# new 91 240sx



## jauntu (Feb 10, 2011)

:newbie:so i screwed the maxima and got a 91 240sx with 101.941 miles on it. after gettting the car just randomly stopped starting. no turning over or anything but when i roll start it has no problems. im thinking this maybe a starter issue. or at least a wire from the battery. but that was beside the point but suggestions are welcome. other then that is there anything i would need to look at or look into with this car like defects or recalls for this year car with this many miles on it. it has a new clutch, flywheel, slave cylinder, radiator, radiator fan, new gaskets on the valve cover and oil pan and other simple gaskets. but i want to know if there is anything else that would be wrong or go bad on this car. all feedback is appreciated. thank you


----------



## Shadao (Aug 14, 2007)

check frame rails, your inner fender wells, and your strut towers for rusting and other damage..

if its a hatch back the seal around the hatch can wear out and cause leaking... 

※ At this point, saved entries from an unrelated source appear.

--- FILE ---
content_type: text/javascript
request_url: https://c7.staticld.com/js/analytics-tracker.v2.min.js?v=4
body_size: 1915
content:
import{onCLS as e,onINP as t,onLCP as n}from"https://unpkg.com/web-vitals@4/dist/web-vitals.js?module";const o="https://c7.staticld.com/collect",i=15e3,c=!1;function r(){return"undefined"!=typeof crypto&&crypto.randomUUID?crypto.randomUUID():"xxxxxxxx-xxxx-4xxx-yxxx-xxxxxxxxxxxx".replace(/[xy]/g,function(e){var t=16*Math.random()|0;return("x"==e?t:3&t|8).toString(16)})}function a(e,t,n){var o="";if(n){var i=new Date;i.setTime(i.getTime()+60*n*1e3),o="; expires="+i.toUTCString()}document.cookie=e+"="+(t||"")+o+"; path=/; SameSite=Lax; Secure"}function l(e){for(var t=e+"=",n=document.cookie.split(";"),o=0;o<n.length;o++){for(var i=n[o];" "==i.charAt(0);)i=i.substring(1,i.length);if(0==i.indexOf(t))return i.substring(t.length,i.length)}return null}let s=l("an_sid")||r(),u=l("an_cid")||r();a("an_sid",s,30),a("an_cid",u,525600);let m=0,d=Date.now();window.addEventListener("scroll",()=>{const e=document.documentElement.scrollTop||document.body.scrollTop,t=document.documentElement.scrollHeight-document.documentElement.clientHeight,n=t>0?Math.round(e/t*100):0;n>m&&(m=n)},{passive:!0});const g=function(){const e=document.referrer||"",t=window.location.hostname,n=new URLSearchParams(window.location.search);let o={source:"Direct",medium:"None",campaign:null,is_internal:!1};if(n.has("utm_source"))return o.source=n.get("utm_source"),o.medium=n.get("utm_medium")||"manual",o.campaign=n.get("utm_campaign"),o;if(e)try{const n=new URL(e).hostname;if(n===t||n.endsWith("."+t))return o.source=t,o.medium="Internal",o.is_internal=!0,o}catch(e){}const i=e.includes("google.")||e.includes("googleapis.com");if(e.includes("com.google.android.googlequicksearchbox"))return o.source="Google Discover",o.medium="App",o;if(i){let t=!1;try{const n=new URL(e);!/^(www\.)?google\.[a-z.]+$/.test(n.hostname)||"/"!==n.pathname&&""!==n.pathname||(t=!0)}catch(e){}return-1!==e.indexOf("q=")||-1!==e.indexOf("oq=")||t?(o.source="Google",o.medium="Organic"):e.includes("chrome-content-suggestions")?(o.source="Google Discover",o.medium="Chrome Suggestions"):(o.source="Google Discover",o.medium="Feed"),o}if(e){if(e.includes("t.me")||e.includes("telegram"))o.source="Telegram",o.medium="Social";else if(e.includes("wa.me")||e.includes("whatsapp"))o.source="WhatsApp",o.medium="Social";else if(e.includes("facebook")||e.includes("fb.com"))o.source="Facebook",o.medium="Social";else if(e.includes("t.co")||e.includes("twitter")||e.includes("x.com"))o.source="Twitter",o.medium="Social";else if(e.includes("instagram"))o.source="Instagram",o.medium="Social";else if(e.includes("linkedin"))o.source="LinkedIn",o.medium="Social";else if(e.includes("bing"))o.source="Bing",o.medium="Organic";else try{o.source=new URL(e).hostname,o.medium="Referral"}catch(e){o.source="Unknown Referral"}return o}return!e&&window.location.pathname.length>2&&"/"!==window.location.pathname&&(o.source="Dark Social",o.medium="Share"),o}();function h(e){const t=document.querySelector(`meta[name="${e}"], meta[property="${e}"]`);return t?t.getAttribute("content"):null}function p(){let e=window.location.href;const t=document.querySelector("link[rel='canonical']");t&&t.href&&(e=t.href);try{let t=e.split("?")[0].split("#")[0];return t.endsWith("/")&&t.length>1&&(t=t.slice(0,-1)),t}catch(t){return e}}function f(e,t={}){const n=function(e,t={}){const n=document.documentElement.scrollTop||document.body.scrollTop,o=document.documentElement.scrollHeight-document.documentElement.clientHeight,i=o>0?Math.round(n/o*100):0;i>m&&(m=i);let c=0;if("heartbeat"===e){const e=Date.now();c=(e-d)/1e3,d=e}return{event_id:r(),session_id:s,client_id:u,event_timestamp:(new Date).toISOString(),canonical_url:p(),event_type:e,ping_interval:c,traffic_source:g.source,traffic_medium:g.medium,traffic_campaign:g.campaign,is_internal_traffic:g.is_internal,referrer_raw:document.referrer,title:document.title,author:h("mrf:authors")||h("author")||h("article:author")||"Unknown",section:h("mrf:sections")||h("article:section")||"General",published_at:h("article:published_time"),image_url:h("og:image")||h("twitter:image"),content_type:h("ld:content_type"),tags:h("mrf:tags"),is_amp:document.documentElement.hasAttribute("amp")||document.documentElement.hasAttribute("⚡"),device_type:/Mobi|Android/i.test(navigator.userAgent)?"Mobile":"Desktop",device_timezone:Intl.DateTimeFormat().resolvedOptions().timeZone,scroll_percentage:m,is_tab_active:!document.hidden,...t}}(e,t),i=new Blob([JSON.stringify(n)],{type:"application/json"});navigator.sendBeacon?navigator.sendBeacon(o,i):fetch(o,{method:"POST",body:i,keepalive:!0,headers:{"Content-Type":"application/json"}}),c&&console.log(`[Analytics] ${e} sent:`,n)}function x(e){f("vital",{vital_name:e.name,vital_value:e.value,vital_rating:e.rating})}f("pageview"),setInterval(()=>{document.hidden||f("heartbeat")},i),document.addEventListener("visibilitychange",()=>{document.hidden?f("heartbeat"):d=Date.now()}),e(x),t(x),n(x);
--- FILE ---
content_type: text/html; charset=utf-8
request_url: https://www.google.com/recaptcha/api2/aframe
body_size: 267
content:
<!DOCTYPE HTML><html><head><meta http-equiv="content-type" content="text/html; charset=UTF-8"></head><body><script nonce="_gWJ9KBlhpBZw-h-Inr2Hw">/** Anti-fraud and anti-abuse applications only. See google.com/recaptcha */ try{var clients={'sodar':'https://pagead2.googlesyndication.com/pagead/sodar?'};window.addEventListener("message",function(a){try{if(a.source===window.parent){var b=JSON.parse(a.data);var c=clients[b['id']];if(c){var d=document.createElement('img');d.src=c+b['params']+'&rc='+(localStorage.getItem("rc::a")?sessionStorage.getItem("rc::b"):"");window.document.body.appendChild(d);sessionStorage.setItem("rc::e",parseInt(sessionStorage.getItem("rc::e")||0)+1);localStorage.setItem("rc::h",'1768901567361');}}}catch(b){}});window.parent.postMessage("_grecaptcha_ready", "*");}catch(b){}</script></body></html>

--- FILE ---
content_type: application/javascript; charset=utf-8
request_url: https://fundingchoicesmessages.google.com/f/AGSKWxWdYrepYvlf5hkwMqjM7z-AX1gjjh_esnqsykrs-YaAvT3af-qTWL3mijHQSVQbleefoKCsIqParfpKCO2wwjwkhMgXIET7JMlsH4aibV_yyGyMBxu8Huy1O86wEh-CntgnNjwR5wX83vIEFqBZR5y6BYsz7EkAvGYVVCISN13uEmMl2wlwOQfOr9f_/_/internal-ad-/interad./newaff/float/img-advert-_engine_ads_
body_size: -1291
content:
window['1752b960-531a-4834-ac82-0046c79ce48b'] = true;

basic stuff really, same things youd look for on any other 20yr old car... the 240sx was a very reliable car, so if it was treated good it will treat you good


----------



## jauntu (Feb 10, 2011)

so as the starter goes is it possible for the starter to just stop because the car has sat for 2 years and has barely been driven? because yes this car was taken care of. it was owned by a preacher and also had alot of work done to them. also about the timing belt i heard that this is one thing that might need to be replaced soon. is this true? and is it a chain or a belt


----------



## Shadao (Aug 14, 2007)

im pretty sure its a belt... and yes the starter could go over time due to sitting there... depending on the conditions it was stored in and prior use to it being stored...
just a little bit of moisture over time can cause corrosion, just get a replacement starter and you should be good to go, especially if you have checked all your wires and fuses...

as for it was owned by a preacher... that doesnt mean much... its like when someone says it was lady driven... it makes no difference we are all HUMAN 

some other things to look at are the regular things to look at.... tie rod ends, ball joints, bearings, suspension.... check the tranny fluid and other fluids change them all up do a full flush...


----------



## rogoman (Dec 16, 2004)

The KA24DE engine uses a double timing chain assembly rather then a timing belt. If you notice a metallic start-up rattle in the front of the engine, then the timing chain guides may be worn.


----------



## jauntu (Feb 10, 2011)

well as far as the no start issue. did anyone think about the button on the clutch...... found out that the rubber gromut had popped out and that was the cause of the no start issue. i feel like an idiot for it being so simple. but something to think about.


----------